Foto:  Adriana  © ORW-Liège-J.Berger

”Adriana Lecouvreur” ist die bekannteste Oper des italienischen Komponisten Francesco Cilea. Uraufgeführt am 6. November 1902 am Teatro Lirico in Mailand, zählt die Oper zu den vier großen italienischen Werken des sogenannten Verismus. Sie erzählt die Liebe der Schauspielerin Adriana Lecouvreur zum Herzog Maurizio von Sachsen. Im Kampf um dessen Zuneigung mit ihrer Rivalin, der Prinzessin von Bouillon, wird sie von dieser zum Schluss vergiftet. Das Libretto basiert auf einer Vorlage von Eugène Scribe, die das Leben der legendären, von Voltaire hochgelobten Schauspielerin der “Comédie Française” erzählt.

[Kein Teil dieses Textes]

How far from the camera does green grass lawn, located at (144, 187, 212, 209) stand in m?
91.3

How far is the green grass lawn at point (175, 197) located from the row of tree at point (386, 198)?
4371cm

OPÉRA ROYAL DE WALLONIE-LIÈGE, Lüttich, 
14. April 2023


Francesco Cilea
  
ADRIANA LECOUVREUR
Oper in vier  Akten

Christopher Franklin, Dirigent
Arnaud Bernard, Inszenierung
Arnaud Bernard & Virgile Koering, Bühne
Carla Ricotti, Kostüme

Orchester und Chor der Opéra Royal de Wallonie-Liège

Adriana  Elena Moşuc  
Maurizio  Luciano Ganci      
Michonnet   Mario Cassi 
Principessa di Bouillon   Anna Maria Chiuri

von Jean-Nico Schambourg

In der Lütticher Inszenierung von Arnaud Bernard spielt die Handlung der ganzen Oper an der Pariser “Comédie Française”. Die Hauptidee der Inszenierung von Arnaud Bernard basiert auf den drei Prinzipien der klassischen Tragödie: Einheit der Handlung, der Zeit und des Ortes. Das vom Regisseur selbst und Virgile Koering entworfene imposante Bühnenbild führt den Zuschauer im Laufe des Abends durch das ganze Theaterhaus.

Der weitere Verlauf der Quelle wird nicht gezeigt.